> **Excerpt provided**:
Self-leadership for Sustainability
Date
4 February 2014
09:30 - 16:15
Venue
S109/S110, South Tower, Kedleston Road Campus, University of Derby
Download Calendar Event
If you are still interested in future events of this nature, please email info@eauc.org.uk.
Paul Murray, Associate Professor in Sustainability and Sustainable Construction at Plymouth University, is working with EAUC to offer you the opportunity to experience a fresh approach to engaging with sustainability that will demonstrate that embedding sustainability thinking into our work and personal lives can reap ‘Triple P’ benefits (personal, professional, planetary).The aim is, through activity-led training, to help individuals cultivate self-leadership attributes in a sustainability context.
The training activities aim to provide you with an opportunity to think differently about what sustainability means and your potential as individuals and professionals to contribute actively to the development of a positive future.
Event outline
This training is an activity-led six hour session during in which participants will:• Deepen their sense of engagement with sustainability in personal, professional and departmental contexts
• Examine self-leadership in the context of promoting pro-sustainability behaviour
• Use imagery to explore the complexity of ‘sustainability’ issues
• Undertake activities designed to deepen understanding of the self in a sustainability context:
Motivation and values: Exploration of the relationship between personal core values (what motivates us/makes us tick), university values, and sustainability values and how these influence our potential to deliver positive change
Attitudes: Using NLP techniques - to observe our tendency to make snap judgements about the people and situations we encounter and to experience how we can employ positive leadership approaches based on empathetic understanding
Empowerment: This use of belief ‘reframing’ techniques to unlock our potential to translate intention into clear positive actions that will promote sustainability (within and outside our department)

> **Explore the material**:
**A.** Answer each question from the event page:
(i) On which campus is the event held?
(ii) What do the three P's in the "Triple P" benefits stand for?
(iii) What techniques does the Attitudes activity use?
**B.** Edit the event page from "Self-leadership for Sustainability" to "a sustainability context.", putting "Location" in place of "Venue".
You won't need the records for any of this.

> **Extracted material**:
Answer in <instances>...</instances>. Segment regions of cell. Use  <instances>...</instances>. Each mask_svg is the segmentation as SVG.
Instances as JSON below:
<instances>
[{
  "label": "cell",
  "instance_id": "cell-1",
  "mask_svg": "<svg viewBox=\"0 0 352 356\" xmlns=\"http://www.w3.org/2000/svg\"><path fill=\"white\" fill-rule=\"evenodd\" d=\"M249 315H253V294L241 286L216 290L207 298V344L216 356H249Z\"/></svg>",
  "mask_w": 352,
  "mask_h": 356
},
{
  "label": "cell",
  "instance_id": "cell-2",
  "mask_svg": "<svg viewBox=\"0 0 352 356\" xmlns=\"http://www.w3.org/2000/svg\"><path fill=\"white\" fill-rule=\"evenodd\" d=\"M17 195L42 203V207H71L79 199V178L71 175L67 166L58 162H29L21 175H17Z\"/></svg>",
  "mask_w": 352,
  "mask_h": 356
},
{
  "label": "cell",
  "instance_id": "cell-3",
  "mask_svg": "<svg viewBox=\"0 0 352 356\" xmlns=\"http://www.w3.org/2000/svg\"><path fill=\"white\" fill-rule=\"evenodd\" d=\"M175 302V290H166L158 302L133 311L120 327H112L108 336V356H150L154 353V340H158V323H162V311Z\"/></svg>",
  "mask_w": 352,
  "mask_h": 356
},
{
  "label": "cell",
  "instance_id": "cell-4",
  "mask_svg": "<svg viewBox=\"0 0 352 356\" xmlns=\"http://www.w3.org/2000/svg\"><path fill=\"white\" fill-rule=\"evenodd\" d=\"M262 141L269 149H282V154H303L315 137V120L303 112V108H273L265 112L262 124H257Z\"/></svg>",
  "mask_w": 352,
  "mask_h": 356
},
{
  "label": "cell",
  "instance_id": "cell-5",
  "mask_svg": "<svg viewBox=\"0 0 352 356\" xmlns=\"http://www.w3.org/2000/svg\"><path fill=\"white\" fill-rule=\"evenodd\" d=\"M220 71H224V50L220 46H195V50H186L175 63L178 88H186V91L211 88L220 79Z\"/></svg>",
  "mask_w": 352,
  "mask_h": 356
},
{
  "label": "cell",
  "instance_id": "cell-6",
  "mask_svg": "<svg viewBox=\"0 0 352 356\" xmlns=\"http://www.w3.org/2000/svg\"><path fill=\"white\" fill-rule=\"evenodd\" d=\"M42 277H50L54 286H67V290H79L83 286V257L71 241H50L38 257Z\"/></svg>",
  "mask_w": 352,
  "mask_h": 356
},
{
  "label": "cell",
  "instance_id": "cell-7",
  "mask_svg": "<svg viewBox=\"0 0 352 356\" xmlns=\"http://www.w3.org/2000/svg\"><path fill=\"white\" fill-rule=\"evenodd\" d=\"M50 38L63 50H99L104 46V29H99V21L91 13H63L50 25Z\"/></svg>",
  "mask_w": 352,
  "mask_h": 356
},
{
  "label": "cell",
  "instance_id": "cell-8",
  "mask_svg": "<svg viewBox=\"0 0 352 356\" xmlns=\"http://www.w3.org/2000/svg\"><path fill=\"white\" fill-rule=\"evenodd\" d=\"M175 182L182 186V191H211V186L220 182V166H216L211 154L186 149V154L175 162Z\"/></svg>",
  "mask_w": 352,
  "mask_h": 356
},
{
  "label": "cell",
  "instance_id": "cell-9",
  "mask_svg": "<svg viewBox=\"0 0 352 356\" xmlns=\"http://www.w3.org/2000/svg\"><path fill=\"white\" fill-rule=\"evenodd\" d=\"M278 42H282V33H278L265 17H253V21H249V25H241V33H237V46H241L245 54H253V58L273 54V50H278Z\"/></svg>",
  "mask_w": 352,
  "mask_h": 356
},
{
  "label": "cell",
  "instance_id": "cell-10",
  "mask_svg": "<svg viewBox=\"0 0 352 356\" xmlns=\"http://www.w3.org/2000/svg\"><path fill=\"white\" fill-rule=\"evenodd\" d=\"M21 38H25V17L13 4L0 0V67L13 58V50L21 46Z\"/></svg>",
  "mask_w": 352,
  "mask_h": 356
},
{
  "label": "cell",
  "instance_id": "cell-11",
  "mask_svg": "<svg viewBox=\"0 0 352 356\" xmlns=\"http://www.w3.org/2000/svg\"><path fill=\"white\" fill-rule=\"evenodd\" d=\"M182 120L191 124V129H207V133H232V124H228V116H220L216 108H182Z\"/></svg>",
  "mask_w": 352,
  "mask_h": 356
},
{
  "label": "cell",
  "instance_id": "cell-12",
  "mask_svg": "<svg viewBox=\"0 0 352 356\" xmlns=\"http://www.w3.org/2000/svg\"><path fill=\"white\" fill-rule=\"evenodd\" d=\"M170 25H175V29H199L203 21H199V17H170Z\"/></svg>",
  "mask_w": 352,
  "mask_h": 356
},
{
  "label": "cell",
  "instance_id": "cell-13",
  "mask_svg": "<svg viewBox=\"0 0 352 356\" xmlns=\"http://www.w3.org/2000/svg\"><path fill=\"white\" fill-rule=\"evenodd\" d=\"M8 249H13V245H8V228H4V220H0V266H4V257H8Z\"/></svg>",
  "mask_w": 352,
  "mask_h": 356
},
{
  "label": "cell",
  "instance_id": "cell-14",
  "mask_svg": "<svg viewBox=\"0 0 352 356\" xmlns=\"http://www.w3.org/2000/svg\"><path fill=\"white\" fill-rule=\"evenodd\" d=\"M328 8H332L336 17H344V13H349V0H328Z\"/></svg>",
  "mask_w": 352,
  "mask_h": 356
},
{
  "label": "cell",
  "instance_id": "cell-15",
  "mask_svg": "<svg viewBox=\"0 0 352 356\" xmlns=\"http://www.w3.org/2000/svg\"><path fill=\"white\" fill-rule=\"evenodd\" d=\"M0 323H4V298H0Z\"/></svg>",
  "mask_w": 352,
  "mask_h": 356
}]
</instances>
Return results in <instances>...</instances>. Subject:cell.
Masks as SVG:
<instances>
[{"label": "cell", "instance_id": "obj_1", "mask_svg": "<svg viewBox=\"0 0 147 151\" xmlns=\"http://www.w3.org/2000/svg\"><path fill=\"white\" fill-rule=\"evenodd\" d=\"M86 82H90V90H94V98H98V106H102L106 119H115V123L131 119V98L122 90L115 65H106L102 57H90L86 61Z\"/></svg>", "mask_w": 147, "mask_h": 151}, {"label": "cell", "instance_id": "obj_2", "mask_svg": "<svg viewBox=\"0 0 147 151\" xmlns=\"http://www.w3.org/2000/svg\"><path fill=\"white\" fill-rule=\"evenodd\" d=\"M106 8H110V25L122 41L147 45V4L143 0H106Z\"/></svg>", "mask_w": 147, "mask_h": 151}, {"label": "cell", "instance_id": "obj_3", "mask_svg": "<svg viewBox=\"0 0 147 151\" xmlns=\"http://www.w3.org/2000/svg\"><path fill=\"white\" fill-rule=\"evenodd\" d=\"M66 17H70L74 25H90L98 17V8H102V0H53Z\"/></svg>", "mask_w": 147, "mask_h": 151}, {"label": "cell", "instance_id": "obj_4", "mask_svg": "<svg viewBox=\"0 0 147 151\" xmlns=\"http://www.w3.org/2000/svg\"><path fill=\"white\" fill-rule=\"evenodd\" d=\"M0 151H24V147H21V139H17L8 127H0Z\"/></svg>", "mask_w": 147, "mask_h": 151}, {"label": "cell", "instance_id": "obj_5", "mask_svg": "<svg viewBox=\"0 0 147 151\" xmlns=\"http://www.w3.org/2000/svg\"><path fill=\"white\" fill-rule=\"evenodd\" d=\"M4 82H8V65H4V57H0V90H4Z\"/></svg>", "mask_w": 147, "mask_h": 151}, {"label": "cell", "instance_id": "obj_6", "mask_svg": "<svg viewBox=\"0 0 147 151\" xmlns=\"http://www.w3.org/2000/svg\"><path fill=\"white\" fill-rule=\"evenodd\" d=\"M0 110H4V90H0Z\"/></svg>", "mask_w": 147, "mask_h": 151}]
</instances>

> **Answers for the tasks**:
**A.**
(i) Kedleston Road Campus
(ii) Personal, professional, planetary
(iii) NLP techniques

**B.**
Self-leadership for Sustainability
Date
4 February 2014
09:30 - 16:15
Location
S109/S110, South Tower, Kedleston Road Campus, University of Derby
Download Calendar Event
If you are still interested in future events of this nature, please email info@eauc.org.uk.
Paul Murray, Associate Professor in Sustainability and Sustainable Construction at Plymouth University, is working with EAUC to offer you the opportunity to experience a fresh approach to engaging with sustainability that will demonstrate that embedding sustainability thinking into our work and personal lives can reap ‘Triple P’ benefits (personal, professional, planetary).The aim is, through activity-led training, to help individuals cultivate self-leadership attributes in a sustainability context.